2000 Teilnehmer zwischen acht und 18 Jahren sowie mehrere Tausend Zuschauer erwarten die Macher des »Rampenfiebers«, wenn das Kulturfestival im Mai und Juni 2020 quer durch die Region zieht. Spielorte für Musik, Tanz, Theater und bildende Kunst werden Vogelsang IP, die Stadthalle Heinsberg, das »Haus der Stadt« in Düren« sowie das Aachener Ludwig-Forum sein. »Kunst, die im Stillen entsteht, sich aber umso lautstarker Gehör schaffen will, wollen wir präsentieren«, erklärt Albert Moritz. Bildende Kunst umfasst Film, Fotografie, aber auch Malerei. Wer so eine Homestory erzählen möchte, der möge sich per E-Mail an kunst@rampenfieber.eu wenden.
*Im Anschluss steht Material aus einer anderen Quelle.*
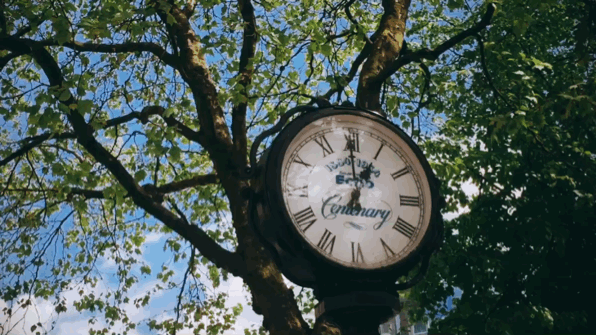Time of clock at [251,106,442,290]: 12:59
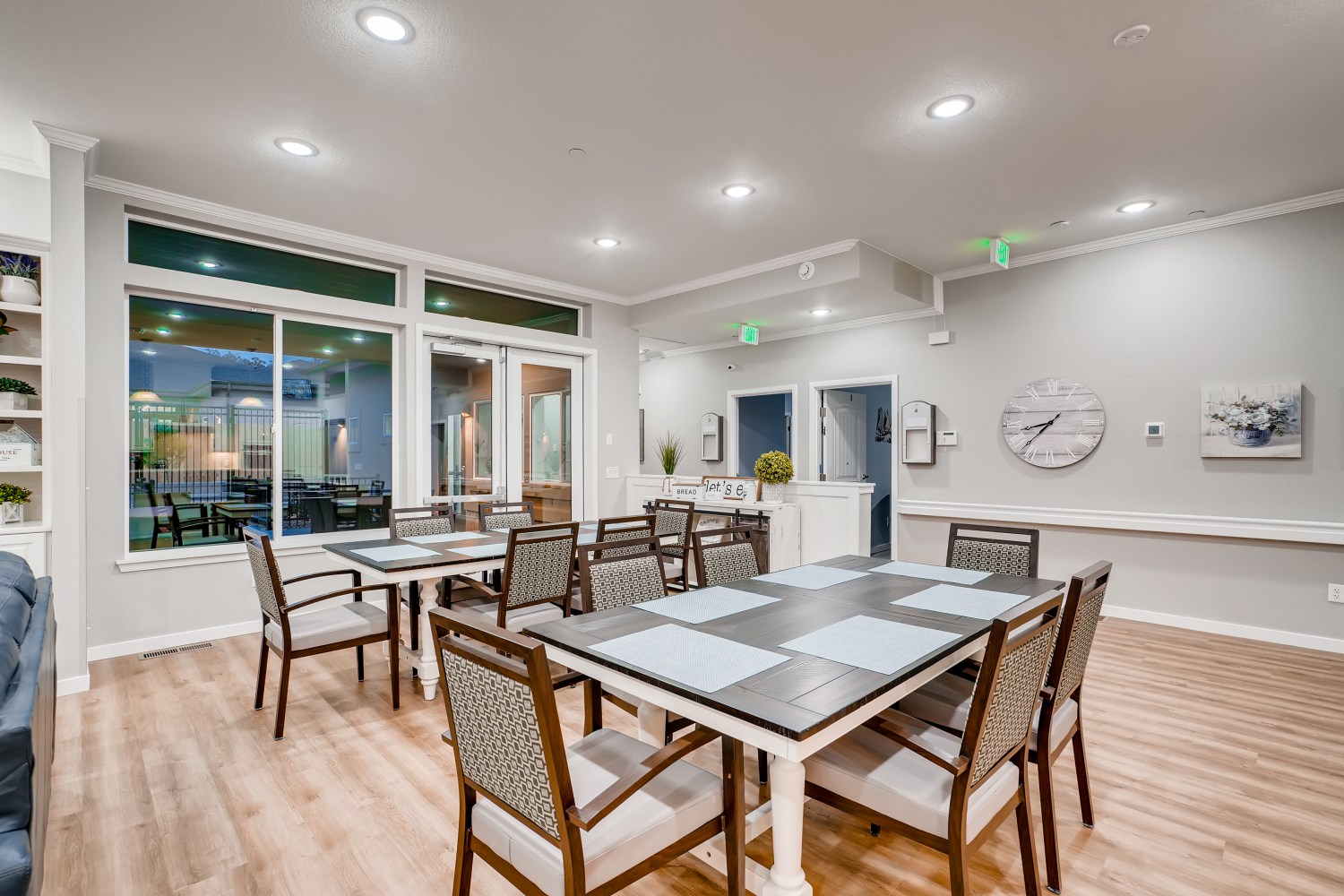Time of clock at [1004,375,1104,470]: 8:37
Tanz, Theater, Musik und Bildende Kunst

Die Sparte Theater, die im Aachener Ludwig-Forum beheimatet ist, soll Schülern eine Präsentationsform für »besondere« Produktionen bieten. Ein weiteres Ziel ist, die Beteiligten in Kontakt zu bringen und somit den Kontakt untereinander zu fördern. »Mit Theaterspielen können sich junge Menschen zusammen ästhetisch erproben. Wer Theater spielen kann, kann auch gut Mathe«, ist Olaf Müller (Leiter Kulturbetrieb Stadt Aachen) überzeugt. Markus Terodde (Bildungsdezernent der Städteregion Aachen) weiß aus den Schultheatertagen, dass die Erfahrung, auf professionellen Bühnen zu stehen, den Weg ebnet zu kulturellen Angeboten: »Wer vor einem Theater steht, geht noch lange nicht hinein.«
Egal, ob Band, Chor oder Solo-Rapper: Dem Thema »MusiK« hat sich die Kreis Heinsberg verschrieben, der mit bekannten Musikschulen und einem Gitarrenfestival für Furore sorgt.

Gefühle in Musik fassen

Die Teilnehmer sollen sich austauschen und gemeinsam Ideen entwickeln, wie man musikalisch ausdrückt, wo man sich wohlfühlt, für was man sich vor der Haustüre interessiert oder was die junge Generation in der Region ausmacht. Im Kreis Düren macht man sich seit einigen Jahren in Sachen »Tanz« stark. Kreisdirektor Georg Beyß hat in seiner Kindheit Projekte wie dieses vermisst, die Kinder und Jugendliche für Kultur begeistern. »Insbesondere der Tanz fördert das eigene Körpergefühl, bietet nonverbale Kommunikation und Gruppendynamik.« Die überregionale Spartenzuordnung hat den zusätzlichen Effekt, dass sich die jungen Akteure, aber auch Zuschauer, innerhalb der Region Aachen bewegen und ihren Aktionsradius erweitern. Außerdem sollen sich die Schüler auf diesem Weg neue Zugänge zu kulturellen Einrichtungen, aber auch zu bislang weniger beachteten Kultursparten erschließen. »Im Zentrum steht die Begegnung der Kinderund Jugendlichen. Es geht uns um das Miteinander«, so Jutta Kröhnert von der Aachener Kultur- und Theaterinitiative (AKuT).

Infos und Workshops

Die Kosten für das Festival liegen bei 190.000 Euro. 50 Prozent werden aus Fördermitteln der »Regionalen Kulturpolitik« des NRW-Kulturministeriums finanziert. Infoveranstaltungen für die Schulen in der Städteregion Aachen sowie den Kreisen Düren, Euskirchen und Heinsberg finden noch vor den Sommerferien statt.  Die ersten Workshops für Schüler, Lehrer, Ateliers und Lectures, bei denen sich die Akteure begegnen, austauschen und zusammen Dinge erarbeiten, finden im frühen Herbst statt. Ein besonderes Highlight wird der Abschluss des Festivals Mitte 2020 im Depot in Aachen werden, wo ein »Best of« aller Sparten präsentiert wird.